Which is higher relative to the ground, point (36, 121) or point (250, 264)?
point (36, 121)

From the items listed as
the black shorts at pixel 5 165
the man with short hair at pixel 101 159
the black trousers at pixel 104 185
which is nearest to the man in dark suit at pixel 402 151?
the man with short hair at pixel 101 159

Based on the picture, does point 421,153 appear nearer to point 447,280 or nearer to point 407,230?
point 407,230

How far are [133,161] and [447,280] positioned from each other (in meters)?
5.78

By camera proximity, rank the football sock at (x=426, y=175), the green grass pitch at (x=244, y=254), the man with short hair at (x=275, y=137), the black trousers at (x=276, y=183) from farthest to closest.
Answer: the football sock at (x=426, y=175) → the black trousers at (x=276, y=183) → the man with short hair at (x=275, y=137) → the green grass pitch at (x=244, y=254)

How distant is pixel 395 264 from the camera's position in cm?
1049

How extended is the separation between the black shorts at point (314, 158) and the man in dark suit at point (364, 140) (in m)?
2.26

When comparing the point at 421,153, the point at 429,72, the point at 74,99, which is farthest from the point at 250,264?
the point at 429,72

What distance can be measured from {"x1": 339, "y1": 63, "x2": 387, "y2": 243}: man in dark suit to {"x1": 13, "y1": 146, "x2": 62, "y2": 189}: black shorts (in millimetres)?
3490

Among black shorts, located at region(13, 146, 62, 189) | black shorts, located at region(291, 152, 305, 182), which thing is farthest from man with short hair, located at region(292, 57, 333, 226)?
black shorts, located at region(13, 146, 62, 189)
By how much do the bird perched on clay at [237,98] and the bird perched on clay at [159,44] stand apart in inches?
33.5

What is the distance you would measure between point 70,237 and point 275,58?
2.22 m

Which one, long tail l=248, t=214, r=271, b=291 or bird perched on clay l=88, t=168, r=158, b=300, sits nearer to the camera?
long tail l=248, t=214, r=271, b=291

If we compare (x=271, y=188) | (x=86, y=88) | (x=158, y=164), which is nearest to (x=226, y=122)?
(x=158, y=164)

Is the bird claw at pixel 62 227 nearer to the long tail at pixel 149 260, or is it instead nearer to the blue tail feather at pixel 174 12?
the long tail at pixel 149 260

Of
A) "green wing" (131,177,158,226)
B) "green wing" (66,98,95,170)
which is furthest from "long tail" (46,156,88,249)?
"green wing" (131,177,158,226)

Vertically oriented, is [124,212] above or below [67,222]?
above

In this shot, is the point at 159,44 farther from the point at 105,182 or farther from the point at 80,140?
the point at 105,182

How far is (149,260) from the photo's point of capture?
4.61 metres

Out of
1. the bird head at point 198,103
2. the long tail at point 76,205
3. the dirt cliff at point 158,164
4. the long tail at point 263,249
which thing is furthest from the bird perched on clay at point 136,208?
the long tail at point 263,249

···

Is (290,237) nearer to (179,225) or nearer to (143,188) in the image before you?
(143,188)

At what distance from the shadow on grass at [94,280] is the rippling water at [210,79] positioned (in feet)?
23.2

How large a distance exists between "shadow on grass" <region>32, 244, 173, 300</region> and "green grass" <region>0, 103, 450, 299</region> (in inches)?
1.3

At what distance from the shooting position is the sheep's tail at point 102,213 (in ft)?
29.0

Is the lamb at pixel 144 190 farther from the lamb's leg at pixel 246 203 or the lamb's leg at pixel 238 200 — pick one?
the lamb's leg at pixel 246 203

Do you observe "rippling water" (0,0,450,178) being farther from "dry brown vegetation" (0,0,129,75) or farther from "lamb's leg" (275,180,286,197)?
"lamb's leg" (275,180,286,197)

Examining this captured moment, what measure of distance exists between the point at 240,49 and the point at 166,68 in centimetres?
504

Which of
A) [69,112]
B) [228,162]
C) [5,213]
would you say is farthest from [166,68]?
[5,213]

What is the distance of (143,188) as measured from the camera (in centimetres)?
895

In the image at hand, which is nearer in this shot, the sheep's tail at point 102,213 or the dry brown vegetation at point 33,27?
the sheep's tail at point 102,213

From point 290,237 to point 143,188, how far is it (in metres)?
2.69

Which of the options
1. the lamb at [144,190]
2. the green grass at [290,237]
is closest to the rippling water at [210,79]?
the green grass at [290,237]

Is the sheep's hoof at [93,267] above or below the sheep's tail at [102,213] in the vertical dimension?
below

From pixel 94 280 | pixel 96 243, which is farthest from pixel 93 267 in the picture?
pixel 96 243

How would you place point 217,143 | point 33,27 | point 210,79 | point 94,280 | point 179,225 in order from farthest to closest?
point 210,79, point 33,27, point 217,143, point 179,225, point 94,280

···

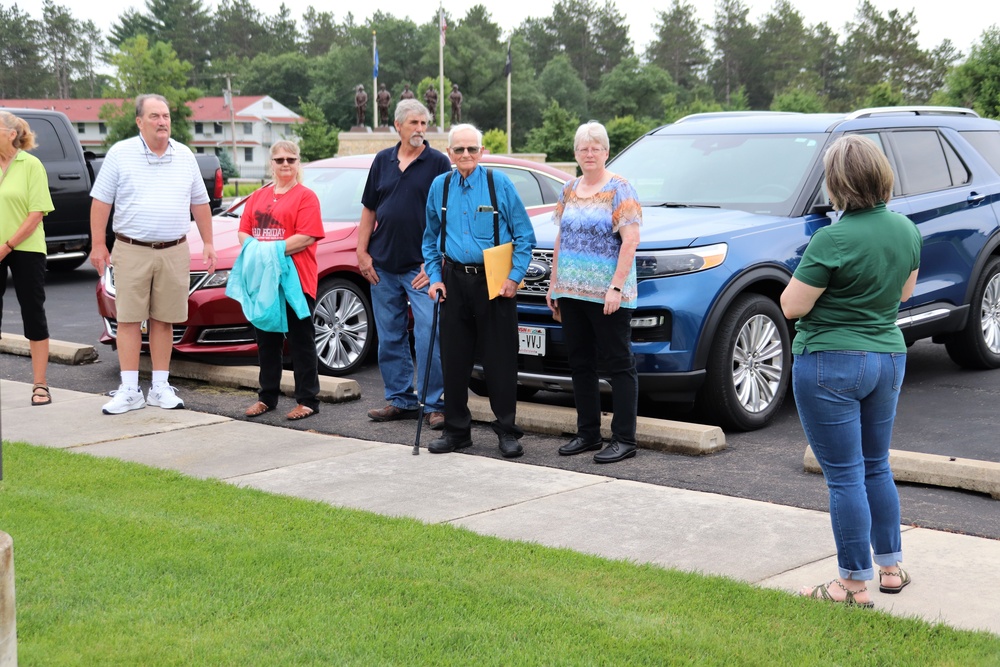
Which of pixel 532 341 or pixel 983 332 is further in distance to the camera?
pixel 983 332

···

> EXERCISE OBJECTIVE:
Count the lines in the records above that contain the word "located", and reply with the number alone.

> EXERCISE ANSWER:
2